In terms of accounting, Cost of Goods Sold (COGS) refers to the direct costs associated with the production of the goods sold by a company.

As per this definition of cost of goods sold, it includes the cost of the materials used in production, the cost of the labour used to produce the goods, and the cost of any other direct expenses item which is associated with the production of the goods. COGS does not include indirect expenses, such as marketing or administrative costs.
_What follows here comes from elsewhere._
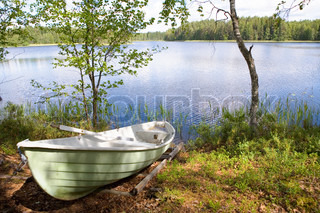 Rowboat stranded am See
The calculation of COGS is essential for two main reasons. First, it is used to determine the gross profit amount of a company, which is the difference between the revenue generated from the sale of goods and the cost of producing those goods. Gross profit is a significant metric for assessing the financial health of a company. Second, the COGS calculation is used in the determination of tax liability. The cost of goods sold is deducted from a company's revenue in order to calculate taxable income.

Additionally, the creditors and investors who are the company's stakeholders may find these two data of COGS and Gross Profit, to be very helpful in determining the percentage of revenues that can be used by the business to pay for its operating expenses.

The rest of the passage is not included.